Artistic swimmer Anita Alvarez, who was dramatically rescued from the bottom of the pool after passing out, has yet to decide whether to return to the pool for her final event, the team said Thursday.
Coach Andrea Fuentes jumped in to save Alvarez, who had sunk to the bottom of the pool and was not breathing after passing out at the end of his routine in Wednesday night’s solo freestyle final.
“Anita is doing well and resting today. She has been fully assessed by our team doctor and event medical staff. She currently has one final event left to compete in at the 2022 World Championships and she will decide if she feels up to competing tomorrow if she is medically cleared,” said Alyssa Jacobs, spokeswoman for the team.
Alvarez, 25, is on the U.S. team for Friday’s team freestyle final.
“It happened to her once last year in the Olympic qualifying tournament when she was playing against her duo,” Jacobs said. “Before that she had sporadic problems with fainting, but never in competition.”

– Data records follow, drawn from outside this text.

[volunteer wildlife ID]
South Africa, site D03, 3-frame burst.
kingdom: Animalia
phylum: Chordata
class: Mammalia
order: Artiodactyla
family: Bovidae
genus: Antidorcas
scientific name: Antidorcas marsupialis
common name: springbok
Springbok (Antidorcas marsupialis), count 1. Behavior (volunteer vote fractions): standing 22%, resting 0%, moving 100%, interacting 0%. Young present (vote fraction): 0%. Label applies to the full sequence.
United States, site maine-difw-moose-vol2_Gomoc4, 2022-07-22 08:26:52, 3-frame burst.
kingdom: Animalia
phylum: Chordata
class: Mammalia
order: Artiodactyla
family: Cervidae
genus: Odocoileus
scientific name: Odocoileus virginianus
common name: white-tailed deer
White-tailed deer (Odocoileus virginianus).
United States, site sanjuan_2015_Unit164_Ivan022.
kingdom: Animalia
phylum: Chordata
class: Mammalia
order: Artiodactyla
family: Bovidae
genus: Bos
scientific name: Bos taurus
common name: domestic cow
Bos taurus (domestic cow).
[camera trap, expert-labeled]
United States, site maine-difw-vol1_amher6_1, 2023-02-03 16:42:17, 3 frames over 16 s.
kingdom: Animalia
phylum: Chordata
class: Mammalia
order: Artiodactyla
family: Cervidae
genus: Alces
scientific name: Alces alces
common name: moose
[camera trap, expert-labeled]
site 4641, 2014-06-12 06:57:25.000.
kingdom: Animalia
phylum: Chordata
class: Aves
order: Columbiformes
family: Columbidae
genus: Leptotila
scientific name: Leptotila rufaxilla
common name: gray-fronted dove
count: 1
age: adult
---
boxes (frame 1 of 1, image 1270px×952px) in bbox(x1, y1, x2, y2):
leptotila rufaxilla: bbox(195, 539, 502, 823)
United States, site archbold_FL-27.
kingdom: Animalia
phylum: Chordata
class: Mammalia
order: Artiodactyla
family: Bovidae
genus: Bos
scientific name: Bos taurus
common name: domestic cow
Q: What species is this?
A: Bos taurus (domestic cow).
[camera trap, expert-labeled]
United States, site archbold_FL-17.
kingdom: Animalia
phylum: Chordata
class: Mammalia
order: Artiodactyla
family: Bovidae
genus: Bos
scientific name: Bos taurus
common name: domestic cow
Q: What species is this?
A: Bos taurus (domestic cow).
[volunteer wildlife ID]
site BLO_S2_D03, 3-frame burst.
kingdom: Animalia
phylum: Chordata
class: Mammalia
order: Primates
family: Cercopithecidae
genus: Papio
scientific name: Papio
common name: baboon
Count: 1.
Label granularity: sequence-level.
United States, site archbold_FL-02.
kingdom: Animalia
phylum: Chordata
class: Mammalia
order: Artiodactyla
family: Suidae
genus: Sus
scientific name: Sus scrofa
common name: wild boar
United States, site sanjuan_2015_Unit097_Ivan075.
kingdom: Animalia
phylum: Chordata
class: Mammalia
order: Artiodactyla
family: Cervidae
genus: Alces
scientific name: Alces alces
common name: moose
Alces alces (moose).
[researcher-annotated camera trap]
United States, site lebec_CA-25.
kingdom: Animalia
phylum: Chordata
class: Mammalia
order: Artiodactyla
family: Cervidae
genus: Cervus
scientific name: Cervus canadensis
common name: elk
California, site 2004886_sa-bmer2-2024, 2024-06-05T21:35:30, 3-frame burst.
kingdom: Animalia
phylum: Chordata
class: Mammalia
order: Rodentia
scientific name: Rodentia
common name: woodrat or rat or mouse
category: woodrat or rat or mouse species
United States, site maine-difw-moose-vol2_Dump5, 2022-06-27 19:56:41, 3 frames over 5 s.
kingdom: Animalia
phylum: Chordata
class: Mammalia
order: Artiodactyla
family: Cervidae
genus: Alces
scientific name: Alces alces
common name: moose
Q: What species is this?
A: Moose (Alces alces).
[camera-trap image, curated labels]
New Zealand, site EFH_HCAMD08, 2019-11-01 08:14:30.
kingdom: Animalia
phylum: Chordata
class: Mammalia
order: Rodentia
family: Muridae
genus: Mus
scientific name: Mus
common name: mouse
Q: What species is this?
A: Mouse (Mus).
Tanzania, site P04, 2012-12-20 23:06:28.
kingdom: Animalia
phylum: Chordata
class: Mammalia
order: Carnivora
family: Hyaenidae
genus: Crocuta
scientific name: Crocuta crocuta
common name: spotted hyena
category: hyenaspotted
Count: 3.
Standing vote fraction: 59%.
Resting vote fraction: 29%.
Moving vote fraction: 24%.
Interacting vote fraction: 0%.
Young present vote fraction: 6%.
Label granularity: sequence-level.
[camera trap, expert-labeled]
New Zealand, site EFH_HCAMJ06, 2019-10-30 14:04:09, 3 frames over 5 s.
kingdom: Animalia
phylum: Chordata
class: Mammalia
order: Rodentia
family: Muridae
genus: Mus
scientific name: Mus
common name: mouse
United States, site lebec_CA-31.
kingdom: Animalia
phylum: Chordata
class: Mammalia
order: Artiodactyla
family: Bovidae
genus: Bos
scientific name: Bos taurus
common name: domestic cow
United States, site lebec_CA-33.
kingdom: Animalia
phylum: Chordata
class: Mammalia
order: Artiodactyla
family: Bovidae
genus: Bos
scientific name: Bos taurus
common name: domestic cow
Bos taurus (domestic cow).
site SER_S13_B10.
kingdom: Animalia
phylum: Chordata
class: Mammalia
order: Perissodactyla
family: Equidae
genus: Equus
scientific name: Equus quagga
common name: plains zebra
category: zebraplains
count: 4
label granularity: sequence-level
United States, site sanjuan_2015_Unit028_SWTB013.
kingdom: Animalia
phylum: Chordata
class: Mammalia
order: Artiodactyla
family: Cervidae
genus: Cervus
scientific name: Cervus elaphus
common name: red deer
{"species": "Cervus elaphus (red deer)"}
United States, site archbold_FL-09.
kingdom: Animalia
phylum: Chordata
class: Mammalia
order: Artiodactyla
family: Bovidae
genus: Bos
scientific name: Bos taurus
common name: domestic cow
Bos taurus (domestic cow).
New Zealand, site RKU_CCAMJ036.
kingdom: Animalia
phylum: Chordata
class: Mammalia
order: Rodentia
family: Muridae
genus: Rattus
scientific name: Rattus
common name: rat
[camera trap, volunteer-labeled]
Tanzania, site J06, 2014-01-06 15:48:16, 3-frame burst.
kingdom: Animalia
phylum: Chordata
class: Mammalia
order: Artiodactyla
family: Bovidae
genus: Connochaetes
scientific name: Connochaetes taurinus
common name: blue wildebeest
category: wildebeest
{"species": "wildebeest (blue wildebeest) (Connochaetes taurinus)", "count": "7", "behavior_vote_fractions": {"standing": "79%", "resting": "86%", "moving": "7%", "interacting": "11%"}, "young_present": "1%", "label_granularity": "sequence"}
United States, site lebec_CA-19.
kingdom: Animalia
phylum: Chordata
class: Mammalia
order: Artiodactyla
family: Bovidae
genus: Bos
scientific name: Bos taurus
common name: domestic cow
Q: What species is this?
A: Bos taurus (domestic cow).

On Wednesday, Fuentes, wearing not a bathing suit but shorts and a t-shirt, dove to the bottom of the pool and dragged Alvarez to the surface.
“It was a big scare. I had to intervene because the lifeguards weren’t doing it,” Fuentes told Spanish newspaper Marca.
“I was scared because I saw she wasn’t breathing, but now she’s fine,” said Fuentes, a four-time Olympic medalist in artistic swimming.
Alvarez was taken on a stretcher to the poolside medical center, with teammates and fans appearing to be in shock poolside, some in tears consoling themselves.
“It was very intense,” Fuentes told AS newspaper. “I think she went for at least two minutes without breathing because her lungs were full of water.
“But we were able to get her to a good place, she threw up water, coughed and that was it, but it was a big scare.”
Alvarez scored enough from the judges to finish seventh in the 12-woman final.
Fuentes criticized the slow response from lifeguards to the World Aquatics Championships, which end on Sunday after 10 days of competition.
“When I saw it sink I looked at the rescuers, but I saw they were stunned. They didn’t react,” Fuentes told the newspaper.
“I thought, ‘Do you want to jump now?’ My reflexes kicked in quickly, I’m like this, I can’t just watch.
“I didn’t think about it too much, I jumped. I think it was the craziest, fastest free dive I’ve ever done in my career.
“I picked her up and lifted her, obviously she was heavy, it wasn’t easy.”
The USA artistic team released a statement from Fuentes on social media, saying Alvarez passed out due to straining during the routine.
“Anita is doing well – doctors have checked all vital signs and everything is normal: heart rate, oxygen, sugar levels, blood pressure,” Fuentes said in the statement.
“We sometimes forget that this happens in other high endurance sports. Marathon, cycling, cross-country…we’ve all seen images where some athletes don’t make it to the finish line and others don’t. help make it happen,” she added. added.
“Our sport is no different to any other, just in a pool we push the limits and sometimes we find them. Anita feels good now and the doctors say she is fine too.”